672. RELIGION. Generally Roman Catholics. The Spanish and Portuguese, and the Spanish and Portuguese Mestizos, are Roman Catholics. Further, the Indians have been largely converted by Roman Catholic Missionaries, especially Jesuits: and in many countries the Missionaries collect the Indians in villages, and partly instruct them in civilization, partly induce them to labour and to call themselves Christians.

673. LANGUAGES.

The white and partially white population speak Spanish, or in Brazil, Portuguese. The Indians generally retain Indian languages.
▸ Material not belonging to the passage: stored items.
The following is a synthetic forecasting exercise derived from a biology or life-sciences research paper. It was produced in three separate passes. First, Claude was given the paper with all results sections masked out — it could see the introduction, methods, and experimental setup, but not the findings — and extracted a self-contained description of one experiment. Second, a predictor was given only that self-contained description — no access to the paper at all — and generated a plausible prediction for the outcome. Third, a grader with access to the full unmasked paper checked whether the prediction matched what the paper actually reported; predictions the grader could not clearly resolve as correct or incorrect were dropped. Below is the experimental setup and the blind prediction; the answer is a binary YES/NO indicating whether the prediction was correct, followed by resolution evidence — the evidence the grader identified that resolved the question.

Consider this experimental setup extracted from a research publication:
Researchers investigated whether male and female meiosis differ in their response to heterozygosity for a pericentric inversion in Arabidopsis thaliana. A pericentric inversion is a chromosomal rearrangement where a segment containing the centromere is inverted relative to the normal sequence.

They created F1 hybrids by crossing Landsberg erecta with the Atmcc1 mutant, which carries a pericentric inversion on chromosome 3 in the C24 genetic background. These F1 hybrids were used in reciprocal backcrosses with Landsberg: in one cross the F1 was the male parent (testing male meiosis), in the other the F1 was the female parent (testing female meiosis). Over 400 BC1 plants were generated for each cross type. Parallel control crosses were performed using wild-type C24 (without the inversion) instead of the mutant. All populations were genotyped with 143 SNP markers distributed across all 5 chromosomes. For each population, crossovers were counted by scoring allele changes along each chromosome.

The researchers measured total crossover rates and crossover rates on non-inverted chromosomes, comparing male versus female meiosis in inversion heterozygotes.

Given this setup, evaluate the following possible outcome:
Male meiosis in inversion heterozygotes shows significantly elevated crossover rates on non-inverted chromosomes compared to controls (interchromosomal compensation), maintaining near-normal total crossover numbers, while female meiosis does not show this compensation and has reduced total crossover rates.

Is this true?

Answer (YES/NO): NO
674. ANIMALS. South America is poor in large quadrupeds as compared with Africa or Asia; though geologists have discovered fossil skeletons showing that at some not distant period (geologically speaking) there were huge quadrupeds in South America. Also all the quadrupeds of South America are different from those of the Old World, and many of the Old-world families of animals are altogether missing in South America. The following is a list of the larger Mammalia :

:

(1) Marsupials: half-a-dozen kinds of opossums.

(2) Pachyderms: two tapirs; three peccaries (much resembling small pigs).

(3) Solidungula : none. But horses were introduced by the Spaniards, and vast herds of wild horses, sprung from these, now roam on the plains.

(4) Ruminants: four kinds of llama or alpaca (unlike

any Old-world animals, nearest the camel, but only about three feet high at the shoulder): several species of deer.

(5) Edentata: the great ant-eater and several smaller species; the armadillos and sloths.